### Passage for review
..........
# Tile is 1/2" higher than the wood floor



## Grampa Bud (Apr 6, 2009)

Why not? There are thresholds for differing floor heights. Wood to carpet. Tile to wood, whatever. If you want a perfectly flat transition, ie. no threshold; then just put down 1/2" osb underlayment and lay the hardwood.


----------



## Bob Mariani (Dec 1, 2008)

If the tile is higher use bull nose edging pieces


----------



## Karde (Sep 13, 2008)

*Grandpa Bud: *I agree that OSB to raise the floor would be ideal, but this would mean the entire first floor and get expensive (I am still considering it though).

*Bob: *I like the idea of a bull nose, but I am concerned that it may be a trip hazard. Are you of the opinion that at a height of 1/2" that I should not be concerned?


----------



## waterman1971 (Apr 19, 2009)

Bob Mariani said:


> If the tile is higher use bull nose edging pieces


 This !


----------



## Grampa Bud (Apr 6, 2009)

Another posibility if you have 12 feet of floor space running out into your living room from the tile edge would be to put a 1-1/2 wide x 1/2" furring strip at the tile. Then every 16 inches put down a 7/16, then a 3/8, then a 5/16, then a 1/4, then a 3/16, then a 1/8, then a 1/16 inch furring strip. I really don't think you will see the slope @ 1/16" per 16 inches.


----------



## Floordude (Apr 23, 2009)

That's a good one Grandpa Bud. That might be the best way IMO.



Grampa Bud said:


> Another posibility if you have 12 feet of floor space running out into your living room from the tile edge would be to put a 1-1/2 wide x 1/2" furring strip at the tile. Then every 16 inches put down a 7/16, then a 3/8, then a 5/16, then a 1/4, then a 3/16, then a 1/8, then a 1/16 inch furring strip. I really don't think you will see the slope @ 1/16" per 16 inches.


----------



## Daniel Holzman (Mar 10, 2009)

I have almost exactly the same situation at my house. I made my own oak transition piece, 3-1/2 inches wide, 3/4 inch thick, back cut with a 3/4 inch wide, 1/2 inch deep dado to cover the tile. I cut a 30 degree bevel on the front of the transition piece, works fine, no trip problem, looks good. Or you can buy a standard transition piece from Bruce or another company that can accommodate most any transition height.


----------



## Karde (Sep 13, 2008)

Daniel Holzman said:


> I have almost exactly the same situation at my house. I made my own oak transition piece, 3-1/2 inches wide, 3/4 inch thick, back cut with a 3/4 inch wide, 1/2 inch deep dado to cover the tile. I cut a 30 degree bevel on the front of the transition piece, works fine, no trip problem, looks good. Or you can buy a standard transition piece from Bruce or another company that can accommodate most any transition height.



I thought about doing something like this too, but the wife is worried about how it will look.

Do you have a picture or two of your install that you wouldn't mind sharing?


----------
..........
### Dataset excerpt
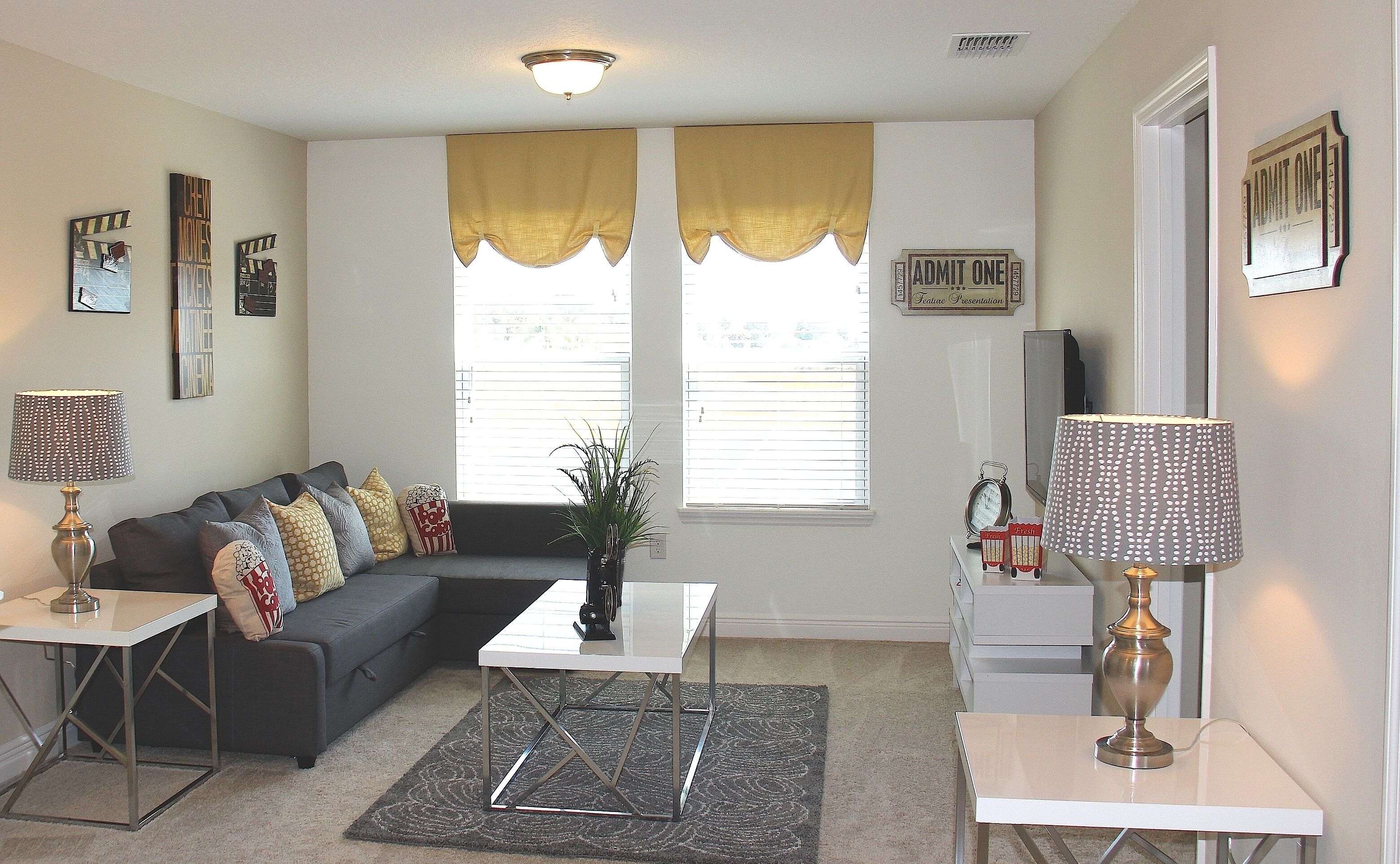 A living room with a sectional sofa, a coffee table, two lamps, a plant, and a window with curtains.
..........
In the forum thread about tile sitting higher than a wood floor, what angle of bevel did Daniel Holzman cut on the front of his oak transition piece?

A 30-degree bevel.